◆ TEXT SECTION
--------------------------------------------------

- Karla FC Holloway, professor of English, Law, and Women’s Studies as Duke University, will be the keynote speaker at McDaniel College’s Holloway Lecture, “BookMarks: Reading Race, Reading Sports, and Other Public Preoccupations,” at 8 p.m. Nov. 1 in McDaniel Lounge. The annual lecture is sponsored by the department of English.
Karla FC Holloway, professor of English, Law, and Women’s Studies as Duke University, will be the keynote speaker at McDaniel College’s Holloway Lecture, “BookMarks: Reading Race, Reading Sports, and Other Public Preoccupations,” at 8 p.m. Nov. 1 in McDaniel Lounge. The annual lecture is sponsored by the department of English.
The lecture is free and open to the public. For more information, call (410) 857-2294.
Based on her newly released “BookMarks: Reading in Black and White – A Memoir,” Holloway will consider the public side of reading and how African-American leaders define themselves by the books they read. She will also discuss the recent preoccupations with sports matters at Duke University and consider how we read conduct and the public cultures of sport.
Holloway, the William Rand Kenan Professor of English at Duke University, also holds appointments in the Law School and in the Department of Women’s Studies. She researches cultural studies with a focus on ethics, theory, race, gender and law, and teaches courses in African-American cultural studies, ethics and law, American literatures, bioethics, narrative and literature.
Holloway is the author of six books, “Passed On: African-American Mourning Stories,” “BookMarks: Reading in Black and White – A Memoir,” “Codes of Conduct: Race, Ethics, and the Color of Our Character,” “Moorings and Metaphors,” “The Character of the Word: The Texts of Zora Neale Hurston,” and “New Dimensions of Spirituality.”

--------------------------------------------------

◆ STUDY MATERIAL
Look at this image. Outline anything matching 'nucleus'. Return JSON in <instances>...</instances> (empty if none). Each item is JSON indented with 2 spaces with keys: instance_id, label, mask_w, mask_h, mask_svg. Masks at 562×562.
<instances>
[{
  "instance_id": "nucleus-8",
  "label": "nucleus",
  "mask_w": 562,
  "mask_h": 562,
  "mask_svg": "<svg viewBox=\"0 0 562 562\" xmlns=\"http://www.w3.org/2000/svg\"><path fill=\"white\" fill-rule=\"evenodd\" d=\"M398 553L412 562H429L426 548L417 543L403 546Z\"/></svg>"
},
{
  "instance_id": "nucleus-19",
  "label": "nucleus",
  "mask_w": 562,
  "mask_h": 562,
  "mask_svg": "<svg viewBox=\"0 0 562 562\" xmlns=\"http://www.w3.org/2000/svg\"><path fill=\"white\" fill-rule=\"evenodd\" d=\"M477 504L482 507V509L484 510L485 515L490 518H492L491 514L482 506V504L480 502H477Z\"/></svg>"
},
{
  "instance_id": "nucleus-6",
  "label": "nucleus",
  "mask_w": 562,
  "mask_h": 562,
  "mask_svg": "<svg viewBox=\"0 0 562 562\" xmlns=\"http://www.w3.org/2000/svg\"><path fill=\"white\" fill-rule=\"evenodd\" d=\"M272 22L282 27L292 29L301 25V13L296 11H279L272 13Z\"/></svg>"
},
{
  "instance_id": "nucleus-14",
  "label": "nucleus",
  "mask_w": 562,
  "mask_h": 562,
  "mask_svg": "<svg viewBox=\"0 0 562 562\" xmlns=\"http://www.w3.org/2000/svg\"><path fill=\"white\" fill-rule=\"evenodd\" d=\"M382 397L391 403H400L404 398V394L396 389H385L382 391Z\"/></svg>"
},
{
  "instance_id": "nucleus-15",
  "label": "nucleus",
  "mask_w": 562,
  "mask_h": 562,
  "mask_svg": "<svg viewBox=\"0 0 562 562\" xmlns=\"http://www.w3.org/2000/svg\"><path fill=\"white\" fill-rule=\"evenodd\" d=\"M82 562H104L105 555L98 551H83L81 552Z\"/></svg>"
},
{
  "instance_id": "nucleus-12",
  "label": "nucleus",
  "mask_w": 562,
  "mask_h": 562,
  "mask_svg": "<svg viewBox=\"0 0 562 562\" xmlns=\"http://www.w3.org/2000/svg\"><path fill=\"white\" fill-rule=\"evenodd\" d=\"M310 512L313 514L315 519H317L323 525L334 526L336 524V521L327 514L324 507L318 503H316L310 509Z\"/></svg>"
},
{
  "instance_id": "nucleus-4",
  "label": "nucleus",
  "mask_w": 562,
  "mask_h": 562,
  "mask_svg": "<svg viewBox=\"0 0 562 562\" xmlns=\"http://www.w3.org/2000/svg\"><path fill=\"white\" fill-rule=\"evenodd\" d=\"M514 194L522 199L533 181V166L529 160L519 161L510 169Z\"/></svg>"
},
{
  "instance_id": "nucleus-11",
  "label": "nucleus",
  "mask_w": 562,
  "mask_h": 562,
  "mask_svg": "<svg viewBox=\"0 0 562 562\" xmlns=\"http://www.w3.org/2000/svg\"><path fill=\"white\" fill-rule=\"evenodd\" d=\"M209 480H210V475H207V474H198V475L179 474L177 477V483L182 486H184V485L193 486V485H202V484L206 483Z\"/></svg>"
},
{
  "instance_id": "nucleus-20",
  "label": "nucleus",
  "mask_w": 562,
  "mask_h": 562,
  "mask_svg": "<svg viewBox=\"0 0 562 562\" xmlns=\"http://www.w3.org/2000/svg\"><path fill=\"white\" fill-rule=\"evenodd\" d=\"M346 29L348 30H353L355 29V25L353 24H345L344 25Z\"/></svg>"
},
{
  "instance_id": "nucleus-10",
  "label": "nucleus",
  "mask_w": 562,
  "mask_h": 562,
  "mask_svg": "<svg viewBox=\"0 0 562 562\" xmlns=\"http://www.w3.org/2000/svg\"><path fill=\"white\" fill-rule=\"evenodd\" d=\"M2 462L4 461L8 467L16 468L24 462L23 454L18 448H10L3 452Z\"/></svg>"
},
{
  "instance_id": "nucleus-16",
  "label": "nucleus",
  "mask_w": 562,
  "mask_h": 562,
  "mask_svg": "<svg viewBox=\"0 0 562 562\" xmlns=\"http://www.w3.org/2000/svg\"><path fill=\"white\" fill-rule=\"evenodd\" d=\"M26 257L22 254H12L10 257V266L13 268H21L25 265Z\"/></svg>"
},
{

--------------------------------------------------

◆ TO DO
In the lecture announcement, what does Holloway's talk on reading draw on, and what will it consider? Explain in one to three sentences.

◆ SOLUTION FOR THIS PROBLEM
The talk is based on Holloway's newly released "BookMarks: Reading in Black and White – A Memoir." Drawing on that book, she will consider the public side of reading and how African-American leaders define themselves by the books they read.